See also, Hartman vs. Morning Journal (1892) 19 NYS 380. The above passage encapsulated what informed the learned trial Judge to compare the fate of respondent with the position now occupied by a fellow manager. The finding of the learned trial Judge to the effect that another person who was a manager of another branch when the respondent was also a branch manager at Agbowa-Ikosi is now the managing director of the whole bank is accommodated, to my mind, by the words “may be thought likely to result.”
The respondent has lost the advantage of becoming the managing director of the bank in the manner his colleague had excelled. It is therefore my respectful view that learned trial judge has not faltered by the inclusion of this yardstick amongst the factors he considered relevant for assessment of damages.

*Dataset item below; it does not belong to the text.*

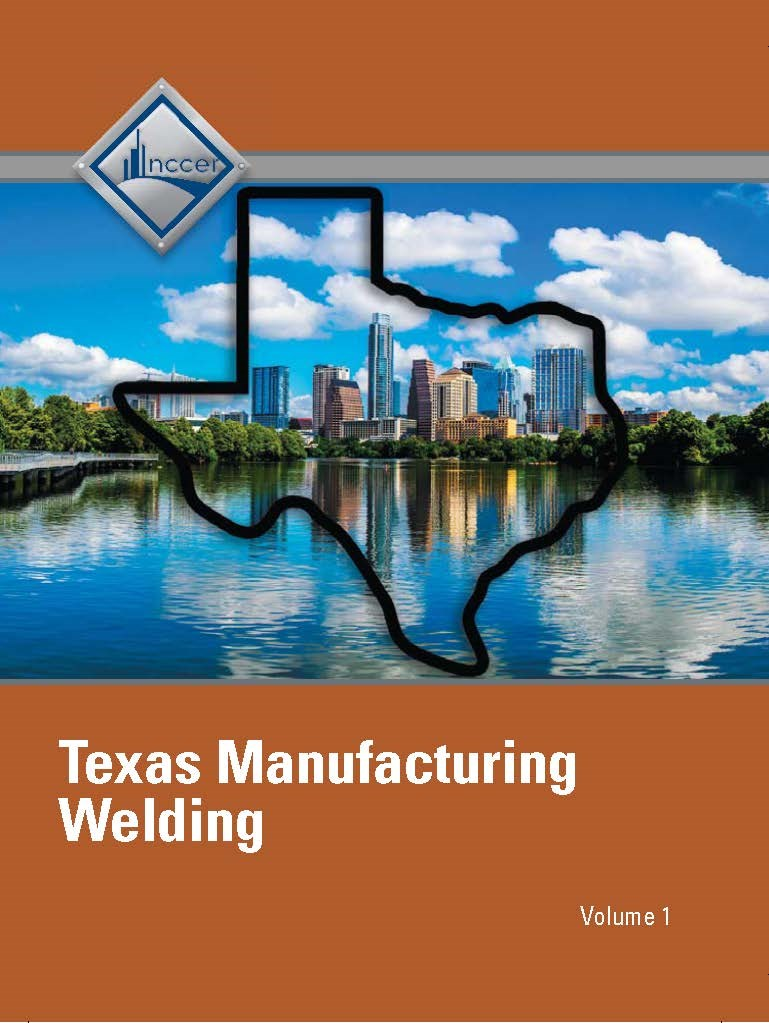NCCER Welding - Texas Student Edition - Volume 1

It is settled that in a libel case “the assessment of damages does not depend on any legal rule.” The amount of damages is peculiarly within the province of the jury which translates in our legal system to the trial Judge who sits without a jury and in assessing same will naturally be governed by all the circumstances of a given case. There are a number of such peculiar circumstances set out in paragraph 1358 of Gatley on Libel and Slander 7th Edition – Titled Assessment of Damages. The appellants have unsuccessfully assailed the factor relied upon by the learned trial Judge. The factors relied upon by the learned trial Judge fall squarely within the compass of paragraph 1358 which has just been referred to. There is, therefore, no authority to contend that the learned trial Judge fell foul of the principles of assessment of damages. The principles applied by him even though he made no reference to the principles contained in Gatley on Libel and Slander. The learned trial Judge was well guided by the principles enunciated in paragraph 1358 of the book. The appellants have not been able to show which of these factors fell short of the guideline to enable me interfere with his assessment of damages. The assessment of the trial Judge cannot, in the circumstances of this case, be disturbed. See Dumbo vs. Idugboe (supra) 54 where the Supreme Court approved placing reliance on the same paragraph of Gatley on Libel.
The appellants’ issue iv is answered in the positive ground 6 of the grounds of appeal from which it derived fails and is dismissed. All the grounds of appeal having failed and dismissed the appeal equally fails and is dismissed with costs assessed at N10,000.00 in favour of respondent and against the appellants.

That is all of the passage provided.